--- PROMPT ---
Copy out every one of the rows below word for word, keeping each line as it is.

Dataset records:
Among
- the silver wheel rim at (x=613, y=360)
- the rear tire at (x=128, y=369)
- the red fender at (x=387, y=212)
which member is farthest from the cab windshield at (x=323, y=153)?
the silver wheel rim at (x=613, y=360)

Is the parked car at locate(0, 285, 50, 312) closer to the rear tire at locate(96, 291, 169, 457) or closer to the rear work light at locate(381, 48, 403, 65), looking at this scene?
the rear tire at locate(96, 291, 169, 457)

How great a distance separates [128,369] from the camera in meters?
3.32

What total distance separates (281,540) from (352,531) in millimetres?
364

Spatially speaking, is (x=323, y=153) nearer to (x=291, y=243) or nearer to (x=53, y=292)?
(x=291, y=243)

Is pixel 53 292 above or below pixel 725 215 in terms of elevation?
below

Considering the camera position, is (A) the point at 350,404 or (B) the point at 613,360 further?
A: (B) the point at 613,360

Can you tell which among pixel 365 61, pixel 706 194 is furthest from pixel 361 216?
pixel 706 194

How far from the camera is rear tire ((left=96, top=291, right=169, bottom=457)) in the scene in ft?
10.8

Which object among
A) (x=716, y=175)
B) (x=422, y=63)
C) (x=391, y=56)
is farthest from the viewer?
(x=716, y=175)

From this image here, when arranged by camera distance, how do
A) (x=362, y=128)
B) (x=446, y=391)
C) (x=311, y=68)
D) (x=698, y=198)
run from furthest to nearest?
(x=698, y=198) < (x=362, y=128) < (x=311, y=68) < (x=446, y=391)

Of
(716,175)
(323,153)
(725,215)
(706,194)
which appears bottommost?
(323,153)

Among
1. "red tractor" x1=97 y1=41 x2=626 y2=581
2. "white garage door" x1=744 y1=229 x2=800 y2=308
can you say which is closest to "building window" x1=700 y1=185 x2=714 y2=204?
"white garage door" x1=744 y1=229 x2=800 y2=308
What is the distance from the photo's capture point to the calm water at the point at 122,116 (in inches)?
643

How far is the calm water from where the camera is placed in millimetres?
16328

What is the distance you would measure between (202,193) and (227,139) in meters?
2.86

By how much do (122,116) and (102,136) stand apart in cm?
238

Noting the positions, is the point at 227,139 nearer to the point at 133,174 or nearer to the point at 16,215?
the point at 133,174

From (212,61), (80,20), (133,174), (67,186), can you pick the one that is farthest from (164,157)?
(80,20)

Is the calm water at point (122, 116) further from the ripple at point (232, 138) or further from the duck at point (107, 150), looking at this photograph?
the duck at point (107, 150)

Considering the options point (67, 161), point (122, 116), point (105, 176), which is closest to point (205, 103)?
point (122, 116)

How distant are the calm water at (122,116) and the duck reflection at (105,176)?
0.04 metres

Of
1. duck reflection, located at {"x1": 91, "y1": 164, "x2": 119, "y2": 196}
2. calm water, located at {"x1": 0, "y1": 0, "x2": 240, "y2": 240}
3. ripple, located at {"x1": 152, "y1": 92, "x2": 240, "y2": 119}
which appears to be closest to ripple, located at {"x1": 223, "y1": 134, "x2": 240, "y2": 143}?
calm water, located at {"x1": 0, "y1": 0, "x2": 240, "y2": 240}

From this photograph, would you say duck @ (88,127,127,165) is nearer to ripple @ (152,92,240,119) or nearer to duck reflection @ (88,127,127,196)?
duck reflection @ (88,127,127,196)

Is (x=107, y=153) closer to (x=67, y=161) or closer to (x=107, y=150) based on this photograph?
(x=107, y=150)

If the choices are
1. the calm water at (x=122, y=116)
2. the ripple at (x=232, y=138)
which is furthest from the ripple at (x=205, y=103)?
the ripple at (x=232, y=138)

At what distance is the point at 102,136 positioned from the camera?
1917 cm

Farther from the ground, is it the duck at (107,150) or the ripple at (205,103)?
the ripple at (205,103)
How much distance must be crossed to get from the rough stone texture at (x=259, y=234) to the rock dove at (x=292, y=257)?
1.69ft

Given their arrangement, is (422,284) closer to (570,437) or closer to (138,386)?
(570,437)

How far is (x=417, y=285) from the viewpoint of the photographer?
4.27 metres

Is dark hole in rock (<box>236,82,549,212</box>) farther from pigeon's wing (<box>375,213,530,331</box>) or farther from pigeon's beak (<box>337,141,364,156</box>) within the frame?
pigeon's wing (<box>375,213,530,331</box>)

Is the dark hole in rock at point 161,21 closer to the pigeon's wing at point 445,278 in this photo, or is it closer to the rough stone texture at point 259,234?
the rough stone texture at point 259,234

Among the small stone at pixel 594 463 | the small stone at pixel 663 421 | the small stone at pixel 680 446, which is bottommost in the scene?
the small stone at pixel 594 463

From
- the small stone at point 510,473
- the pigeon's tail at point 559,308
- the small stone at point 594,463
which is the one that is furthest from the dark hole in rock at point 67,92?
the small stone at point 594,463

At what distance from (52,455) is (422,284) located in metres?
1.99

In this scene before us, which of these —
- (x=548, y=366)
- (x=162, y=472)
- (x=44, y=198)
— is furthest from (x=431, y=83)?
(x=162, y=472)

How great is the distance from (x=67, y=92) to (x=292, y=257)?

--- TASK ANSWER ---
Among
- the silver wheel rim at (x=613, y=360)
- the rear tire at (x=128, y=369)
- the red fender at (x=387, y=212)
which member is farthest from the cab windshield at (x=323, y=153)?
the silver wheel rim at (x=613, y=360)

Is the parked car at locate(0, 285, 50, 312) closer to the rear tire at locate(96, 291, 169, 457) or closer to the rear work light at locate(381, 48, 403, 65), looking at this scene?
the rear tire at locate(96, 291, 169, 457)

How great a distance separates [128,369] from the camera in meters?
3.32

What total distance separates (281,540) from (352,531) in millimetres?
364

Spatially speaking, is (x=323, y=153) nearer to (x=291, y=243) or nearer to (x=53, y=292)?
(x=291, y=243)

Is pixel 53 292 above or below pixel 725 215 in terms of elevation?
below

Considering the camera position, is (A) the point at 350,404 or (B) the point at 613,360 further?
A: (B) the point at 613,360

Can you tell which among pixel 365 61, pixel 706 194 is furthest from pixel 361 216?
pixel 706 194

How far from the camera is rear tire ((left=96, top=291, right=169, bottom=457)) in the scene in ft?
10.8

Which object among
A) (x=716, y=175)
B) (x=422, y=63)
C) (x=391, y=56)
is farthest from the viewer?
(x=716, y=175)

From this image here, when arranged by camera distance, how do
A) (x=362, y=128)
B) (x=446, y=391)
C) (x=311, y=68)
D) (x=698, y=198)
run from furthest to nearest?
(x=698, y=198) < (x=362, y=128) < (x=311, y=68) < (x=446, y=391)

Of
(716,175)
(323,153)
(725,215)
(706,194)
which appears bottommost?
(323,153)

Among
1. "red tractor" x1=97 y1=41 x2=626 y2=581
2. "white garage door" x1=744 y1=229 x2=800 y2=308
can you say which is closest to "building window" x1=700 y1=185 x2=714 y2=204?
"white garage door" x1=744 y1=229 x2=800 y2=308
What is the distance from the photo's capture point to the calm water at the point at 122,116 (in inches)?
643

How far is the calm water from where the camera is placed in millimetres?
16328

What is the distance you would measure between (202,193) and (227,139) in meters?
2.86

By how much do (122,116) and (102,136) stand apart in cm?
238

Noting the positions, is the point at 227,139 nearer to the point at 133,174 or nearer to the point at 16,215?
the point at 133,174

From (212,61), (80,20), (133,174), (67,186), can you pick the one that is farthest from (164,157)?
(80,20)

Is the calm water at point (122, 116) further from the ripple at point (232, 138) or further from the duck at point (107, 150), looking at this photograph?
the duck at point (107, 150)

Considering the options point (67, 161), point (122, 116), point (105, 176), which is closest to point (205, 103)?
point (122, 116)

How distant are the calm water at (122,116) and the duck reflection at (105,176)?
0.04 metres

Of
1. duck reflection, located at {"x1": 91, "y1": 164, "x2": 119, "y2": 196}
2. calm water, located at {"x1": 0, "y1": 0, "x2": 240, "y2": 240}
3. ripple, located at {"x1": 152, "y1": 92, "x2": 240, "y2": 119}
which appears to be closest to ripple, located at {"x1": 223, "y1": 134, "x2": 240, "y2": 143}?
calm water, located at {"x1": 0, "y1": 0, "x2": 240, "y2": 240}

From this photograph, would you say duck @ (88,127,127,165) is nearer to ripple @ (152,92,240,119) or nearer to duck reflection @ (88,127,127,196)?
duck reflection @ (88,127,127,196)

Is (x=107, y=153) closer to (x=67, y=161) or closer to (x=107, y=150) based on this photograph?
(x=107, y=150)

If the choices are
1. the calm water at (x=122, y=116)
2. the ripple at (x=232, y=138)
which is furthest from the ripple at (x=205, y=103)?
the ripple at (x=232, y=138)

At what distance is the point at 102,136 positioned from the camera?
1917 cm

Farther from the ground, is it the duck at (107,150) or the ripple at (205,103)?
the ripple at (205,103)
How much distance must be crossed to get from the rough stone texture at (x=259, y=234) to the rock dove at (x=292, y=257)?
1.69ft

Given their arrangement, is (422,284) closer to (570,437) or closer to (138,386)?
(570,437)

How far is (x=417, y=285) from the viewpoint of the photographer?
4.27 metres

Is dark hole in rock (<box>236,82,549,212</box>) farther from pigeon's wing (<box>375,213,530,331</box>) or farther from pigeon's beak (<box>337,141,364,156</box>) within the frame?
pigeon's wing (<box>375,213,530,331</box>)

Is the dark hole in rock at point 161,21 closer to the pigeon's wing at point 445,278 in this photo, or is it closer to the rough stone texture at point 259,234?
the rough stone texture at point 259,234

Among the small stone at pixel 594 463 | the small stone at pixel 663 421 | the small stone at pixel 680 446, which is bottommost in the scene?
the small stone at pixel 594 463

From
- the small stone at point 510,473
- the pigeon's tail at point 559,308
- the small stone at point 594,463
which is the one that is furthest from the dark hole in rock at point 67,92?
the small stone at point 594,463

At what distance from (52,455) is (422,284) located in metres?
1.99

In this scene before us, which of these —
- (x=548, y=366)
- (x=162, y=472)
- (x=44, y=198)
— is furthest from (x=431, y=83)?
(x=162, y=472)

How great is the distance from (x=67, y=92) to (x=292, y=257)?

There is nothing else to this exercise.